Leading worship songs is something that somebody does. Being a worship leader is something that someone is.
Familiarity With Worship Music
Worship leaders listen to worship music. They listen to a lot of it. They learn songs, and can sing or play many songs from memory. At the very least, there is a familiarity with many songs. They understand different styles of worship music, and though they may not be able to play all those styles, they know how a style of music ought to sound.
Knowing a lot of music allows the worship leader to be spontaneous during a worship gathering. He/she might include a song that wasn’t planned for, but is perfect for the moment. Sometimes a worship leader will think of a song that would be perfect for the moment, but cannot play it for lack of familiarity with that song. That is a lost opportunity. Worship leaders need to listen to a lot of worship music. They need to have a big repertoire. They need to be able to play dozens of songs by memory.
Music charts should be there as a reference, not as a lifeline. The worship leader ought to be able to play most of his/her songs by memory, which allows for freedom of expression as opposed to a desperate dependence on the written music. When the worship leader is struggling with a song because of lack of familiarity, the congregation feels it. Know the music, and practice it frequently.
A preacher needs to be able to spontaneously quote any number of scripture passages as the Spirit leads. The same is true for a worship leader. He/she needs to be able to bring up a song as the Spirit leads. The band needs to be able to follow.
Ensemble Performances: Listen, Listen, Listen
Having studied music at the college level, one of the things that was constantly re-enforced in ensemble playing was the importance of listening to the entire group AS you played/sang your part. How can I know how I fit into a worship team, if I am not listening to the others musicians/singers? Every person on the team ought to be able to sing back what every other musician is singing or playing. The bass player needs to know not just what the drummer is doing, but what the backup singers are singing. And so it goes with each member of the worship team. Ensemble playing requires paying attention to the entire group, not just to what you are doing.
In an amplified setting, this means proper amp adjustments, so that the stage volume is manageable for all. Good communication with the soundman is essential. If you can’t hear yourself or the team members, TELL THE SOUNDMAN! That is what they are there for, to help you hear well and sound good.
I believe that the ideal situation for a worship leader is that he/she tells the team, “Follow me”. Some pre-determined arrangements can be worked out, but much happens spontaneously during a worship experience. That requires that people pay more attention to the worship leader than to themselves or their music. Stand where you can see the worship leader, watch for body language, visible cues of songs, starting, slowing down, breaks, or stopping. Be a team player by paying attention with your eyes and ears.

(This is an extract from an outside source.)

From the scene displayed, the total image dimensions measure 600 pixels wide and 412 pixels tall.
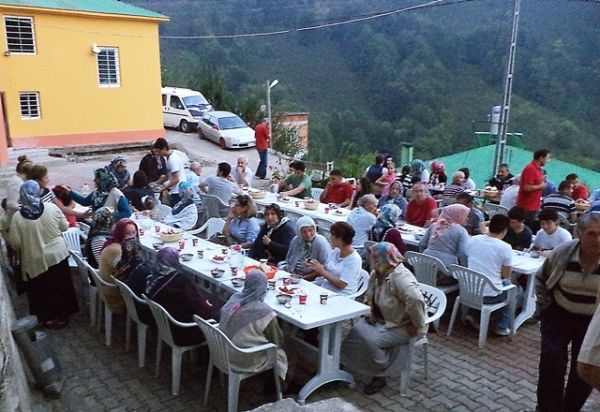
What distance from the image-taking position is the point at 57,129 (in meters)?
17.0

This listening approach is a non-negotiable for jazz musicians, who often use the chart as a starting point, but then play off of one another as they listen to one another. Much of the same is true in the worship team experience. Listen, listen and listen some more to what your team members are playing and singing.
1. Know the music well, and memorize songs.
2. Practice a lot. Sing and play skillfully to the Lord.
3. As a worship team member, “have ears to hear”.